> _WHAT YOU WILL DO_
Could you write out the records below exactly as they appear?

> _RECORDS FOR THE TASK_

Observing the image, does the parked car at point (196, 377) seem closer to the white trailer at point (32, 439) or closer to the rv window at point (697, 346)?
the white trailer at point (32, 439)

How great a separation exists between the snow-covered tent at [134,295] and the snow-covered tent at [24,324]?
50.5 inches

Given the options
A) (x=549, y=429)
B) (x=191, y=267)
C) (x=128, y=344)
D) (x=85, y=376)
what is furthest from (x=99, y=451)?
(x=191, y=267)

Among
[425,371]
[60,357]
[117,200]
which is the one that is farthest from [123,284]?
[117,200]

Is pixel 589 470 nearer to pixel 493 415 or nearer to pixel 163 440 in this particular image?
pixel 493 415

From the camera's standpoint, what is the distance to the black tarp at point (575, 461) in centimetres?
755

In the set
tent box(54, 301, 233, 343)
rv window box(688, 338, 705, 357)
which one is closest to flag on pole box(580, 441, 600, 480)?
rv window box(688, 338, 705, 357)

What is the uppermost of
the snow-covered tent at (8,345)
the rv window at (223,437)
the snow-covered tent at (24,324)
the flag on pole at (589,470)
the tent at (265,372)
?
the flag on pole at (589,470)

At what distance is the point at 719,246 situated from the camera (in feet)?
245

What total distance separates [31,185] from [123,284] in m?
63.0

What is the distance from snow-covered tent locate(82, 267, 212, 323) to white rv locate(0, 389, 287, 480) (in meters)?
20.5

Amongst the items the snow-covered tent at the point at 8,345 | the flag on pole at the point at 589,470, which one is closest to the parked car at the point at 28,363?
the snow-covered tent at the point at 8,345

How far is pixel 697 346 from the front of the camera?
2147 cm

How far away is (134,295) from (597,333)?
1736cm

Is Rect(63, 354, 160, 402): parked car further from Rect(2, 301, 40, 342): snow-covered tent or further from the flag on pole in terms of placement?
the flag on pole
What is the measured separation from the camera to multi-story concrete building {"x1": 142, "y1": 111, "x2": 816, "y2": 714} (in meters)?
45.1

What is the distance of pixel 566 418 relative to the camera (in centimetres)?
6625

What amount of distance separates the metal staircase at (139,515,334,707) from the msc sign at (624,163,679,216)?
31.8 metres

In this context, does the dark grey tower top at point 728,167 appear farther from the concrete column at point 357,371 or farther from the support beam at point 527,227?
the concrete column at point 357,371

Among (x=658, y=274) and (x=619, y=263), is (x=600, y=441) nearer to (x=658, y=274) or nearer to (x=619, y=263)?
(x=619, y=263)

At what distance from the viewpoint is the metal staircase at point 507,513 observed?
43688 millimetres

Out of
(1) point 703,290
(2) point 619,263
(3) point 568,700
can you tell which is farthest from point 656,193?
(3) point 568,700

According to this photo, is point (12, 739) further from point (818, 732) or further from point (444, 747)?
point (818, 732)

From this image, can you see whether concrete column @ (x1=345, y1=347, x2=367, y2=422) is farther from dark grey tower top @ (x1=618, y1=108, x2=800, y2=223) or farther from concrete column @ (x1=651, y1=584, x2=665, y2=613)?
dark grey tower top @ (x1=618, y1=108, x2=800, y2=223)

> _FULL SOLUTION_
Observing the image, does the parked car at point (196, 377) seem closer to the white trailer at point (32, 439) or closer to the rv window at point (697, 346)?
the white trailer at point (32, 439)

How great a separation exists between the snow-covered tent at [134,295] and the snow-covered tent at [24,324]?
50.5 inches

Given the options
A) (x=549, y=429)
B) (x=191, y=267)
C) (x=128, y=344)
D) (x=85, y=376)
what is furthest from (x=99, y=451)?
(x=191, y=267)

Among
[425,371]
[60,357]
[117,200]
which is the one that is farthest from [123,284]?
[117,200]

Is pixel 589 470 nearer to pixel 493 415 or nearer to pixel 163 440 in this particular image?
pixel 493 415

From the camera's standpoint, what is the distance to the black tarp at point (575, 461) in centimetres?
755

In the set
tent box(54, 301, 233, 343)
rv window box(688, 338, 705, 357)
which one is closest to flag on pole box(580, 441, 600, 480)?
rv window box(688, 338, 705, 357)

What is the uppermost of
the snow-covered tent at (8,345)
the rv window at (223,437)
the snow-covered tent at (24,324)
the flag on pole at (589,470)
the tent at (265,372)
?
the flag on pole at (589,470)

At what distance is the point at 719,246 situated from the camera (in feet)?
245

What total distance separates [31,185] from [123,284] in m?
63.0

What is the distance from snow-covered tent locate(82, 267, 212, 323) to white rv locate(0, 389, 287, 480) (in meters)?
20.5

Amongst the items the snow-covered tent at the point at 8,345 | the flag on pole at the point at 589,470, which one is closest to the parked car at the point at 28,363?
the snow-covered tent at the point at 8,345

How far is pixel 697 346 from the front of the camera?
2147 cm

How far away is (134,295) from (597,333)?
1736cm

Is Rect(63, 354, 160, 402): parked car further from Rect(2, 301, 40, 342): snow-covered tent or further from the flag on pole in terms of placement?
the flag on pole
What is the measured separation from the camera to multi-story concrete building {"x1": 142, "y1": 111, "x2": 816, "y2": 714} (in meters)?
45.1

What is the distance of pixel 566 418 relative to the camera (in centimetres)?
6625

What amount of distance separates the metal staircase at (139,515,334,707) from the msc sign at (624,163,679,216)?
31.8 metres

In this context, does the dark grey tower top at point 728,167 appear farther from the concrete column at point 357,371 or farther from the support beam at point 527,227?
the concrete column at point 357,371

Among (x=658, y=274) and (x=619, y=263), is (x=600, y=441) nearer to (x=658, y=274) or nearer to (x=619, y=263)?
(x=619, y=263)

At what distance from the viewpoint is the metal staircase at point 507,513 observed?
43688 millimetres

Out of
(1) point 703,290
(2) point 619,263
(3) point 568,700
can you tell which is farthest from point 656,193?
(3) point 568,700

According to this photo, is point (12, 739) further from point (818, 732) or further from point (444, 747)?
point (818, 732)

From this image, can you see whether concrete column @ (x1=345, y1=347, x2=367, y2=422) is farther from dark grey tower top @ (x1=618, y1=108, x2=800, y2=223) or farther from concrete column @ (x1=651, y1=584, x2=665, y2=613)?
dark grey tower top @ (x1=618, y1=108, x2=800, y2=223)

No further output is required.